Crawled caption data
■ ■ ■ ■ ■

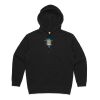Women's Premium Hood (Clearance) Thumbnail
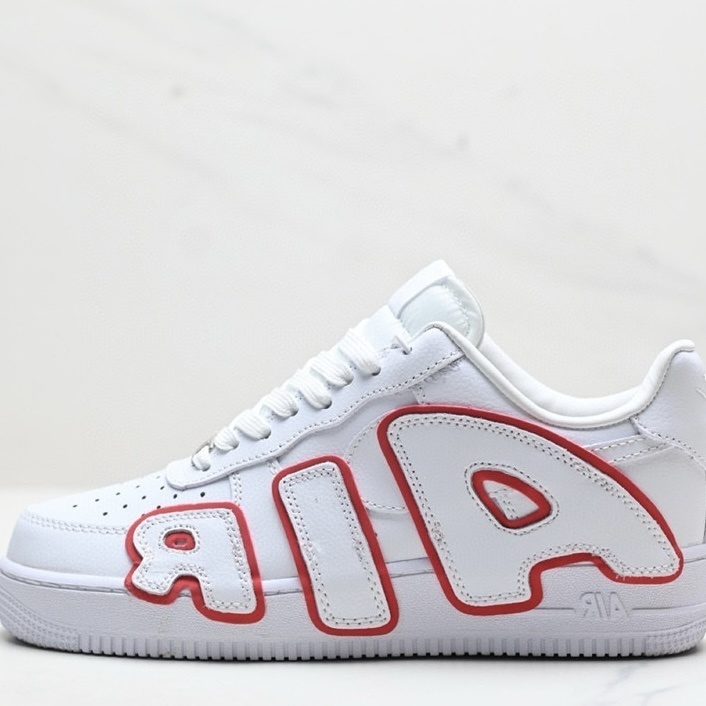 NIKE CPFM AF1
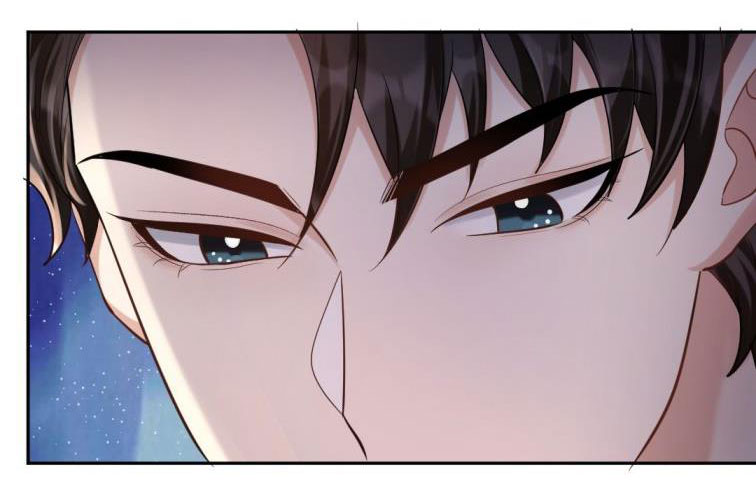 Máy Bay Giấy: Chapter 44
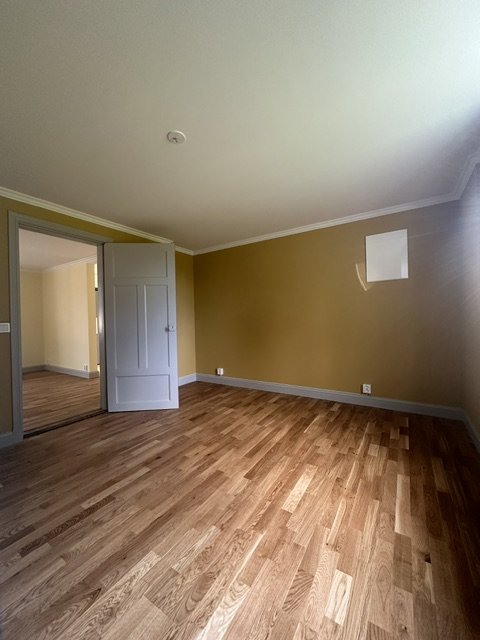 4 rok · 100 m² i Vadstena – bild 13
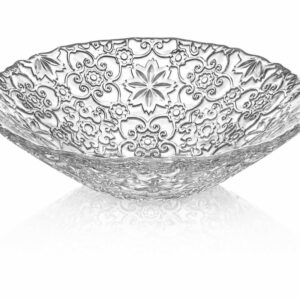 Bol Arabesque 25 cm IVV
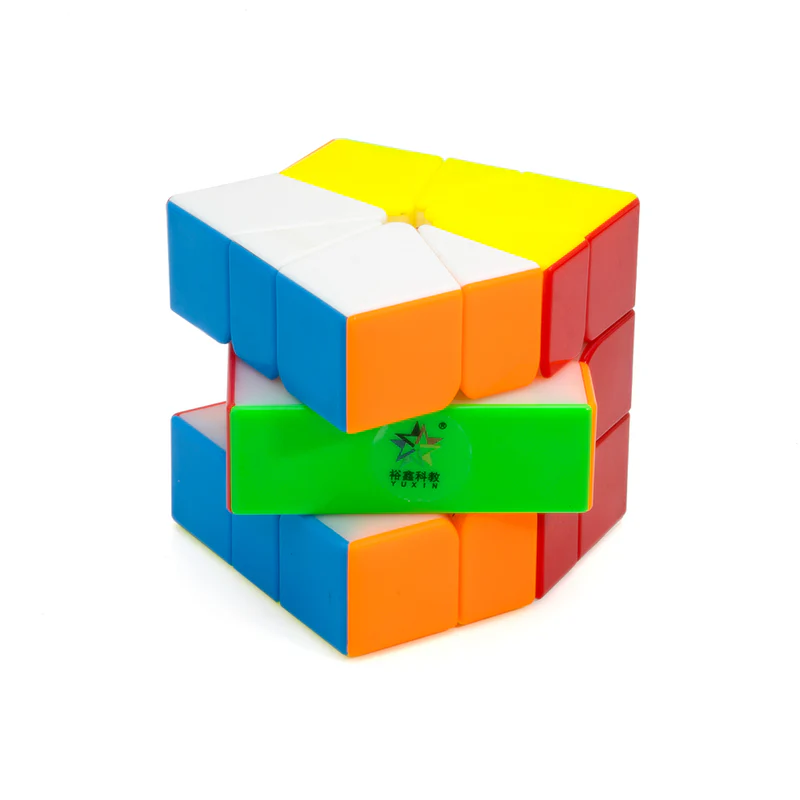 mcubes-india-yuxin-little-magic-square-1-m-cube-img-1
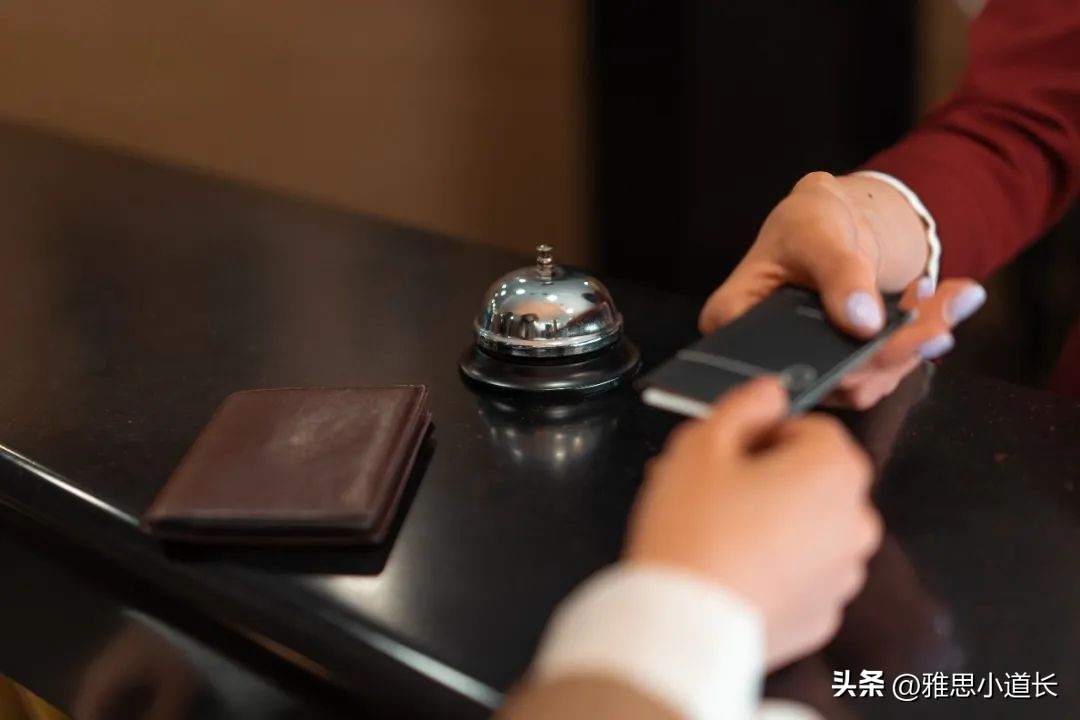 英国超市里有没有refresh,英国超市cashout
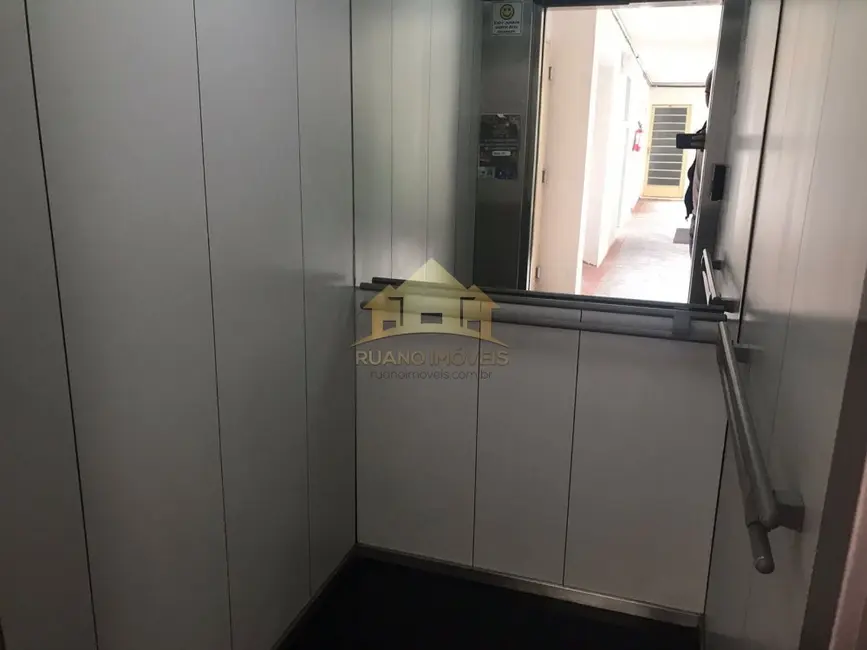 Foto 3 de Apartamento com 2 quartos à venda, 43m2 em Aricanduva, São Paulo - SP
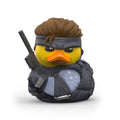 Anatra Solid Snake (Prima Edizione)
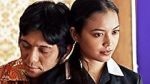 Watch In the Room 123moviesFree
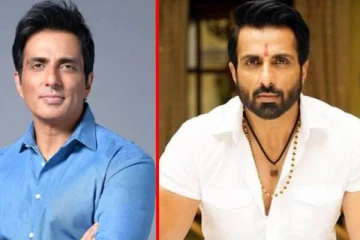 ஐடி ரெய்டில் என்ன நடந்தது? மனம் திறந்த சோனு சூட்: கண்ணீர் வெள்ளத்தில் ரசிகர்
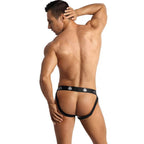 ANAIS MEN - POWER JOCK STRAP XL - Amore24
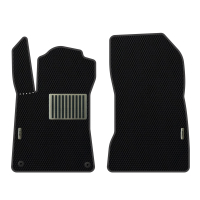 Tappetini Auto Mercedes-Benz W177 A-Class (2018-…)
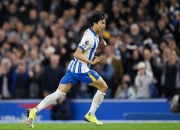 曼联前锋状态火热，连场破门助球队战胜对手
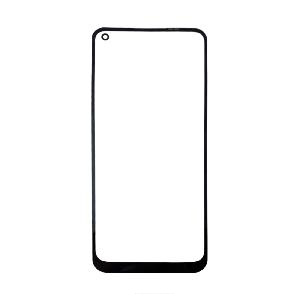 Şüşə ekran üçün/ OCA Xiaomi Redmi Note 9/ Redmi X10 Şüşə ekran üçün/ OCA Xiaomi Redmi Note 9/ Redmi X10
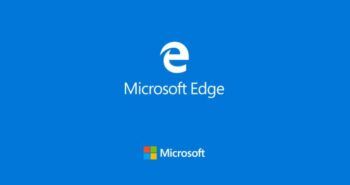 آموزش تغییر تم مرورگر Microsoft Edge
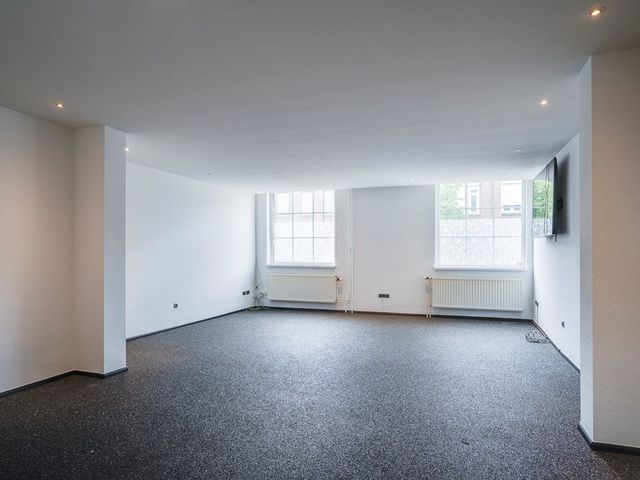 Ganzeweide 140, Heerlen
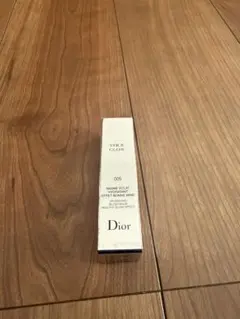 Dior スティックグロウ 005 OPAL GLOWのサムネイル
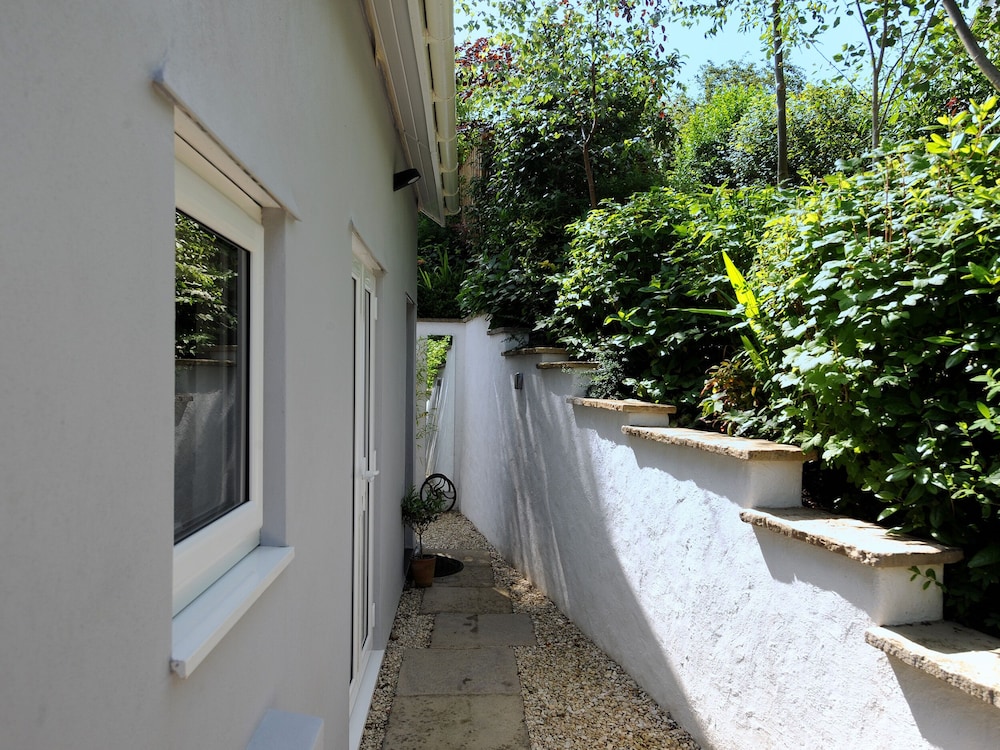 Abode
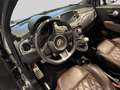 Abarth 595 Turismo 500C 1.4 T-Jet 121kW Gris - thumbnail 10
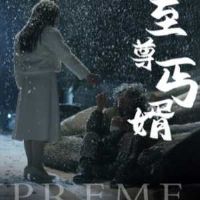 ����ؤ��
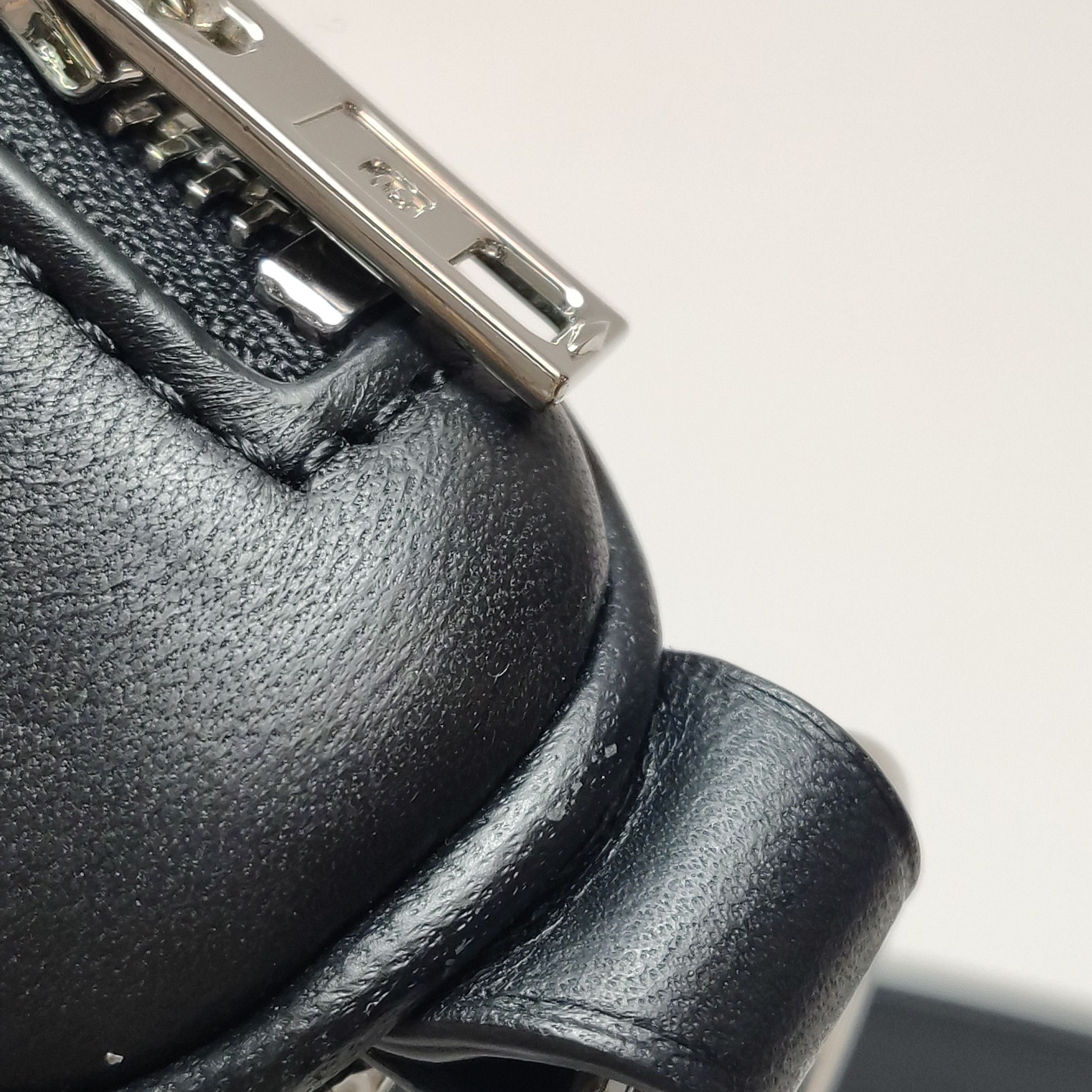 Alexander Wang Alexander Wang Women os Belt Bags Size ONE SIZE - 17 Thumbnail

■ ■ ■ ■ ■

(EXERCISE GOAL):
What is wanted is a word-for-word restatement of the entries, without their images.

(ANSWER TO THE PROBLEM):
Women's Premium Hood (Clearance) Thumbnail
 NIKE CPFM AF1
 Máy Bay Giấy: Chapter 44
 4 rok · 100 m² i Vadstena – bild 13
 Bol Arabesque 25 cm IVV
 mcubes-india-yuxin-little-magic-square-1-m-cube-img-1
 英国超市里有没有refresh,英国超市cashout
 Foto 3 de Apartamento com 2 quartos à venda, 43m2 em Aricanduva, São Paulo - SP
 Anatra Solid Snake (Prima Edizione)
 Watch In the Room 123moviesFree
 ஐடி ரெய்டில் என்ன நடந்தது? மனம் திறந்த சோனு சூட்: கண்ணீர் வெள்ளத்தில் ரசிகர்
 ANAIS MEN - POWER JOCK STRAP XL - Amore24
 Tappetini Auto Mercedes-Benz W177 A-Class (2018-…)
 曼联前锋状态火热，连场破门助球队战胜对手
 Şüşə ekran üçün/ OCA Xiaomi Redmi Note 9/ Redmi X10 Şüşə ekran üçün/ OCA Xiaomi Redmi Note 9/ Redmi X10
 آموزش تغییر تم مرورگر Microsoft Edge
 Ganzeweide 140, Heerlen
 Dior スティックグロウ 005 OPAL GLOWのサムネイル
 Abode
 Abarth 595 Turismo 500C 1.4 T-Jet 121kW Gris - thumbnail 10
 ����ؤ��
 Alexander Wang Alexander Wang Women os Belt Bags Size ONE SIZE - 17 Thumbnail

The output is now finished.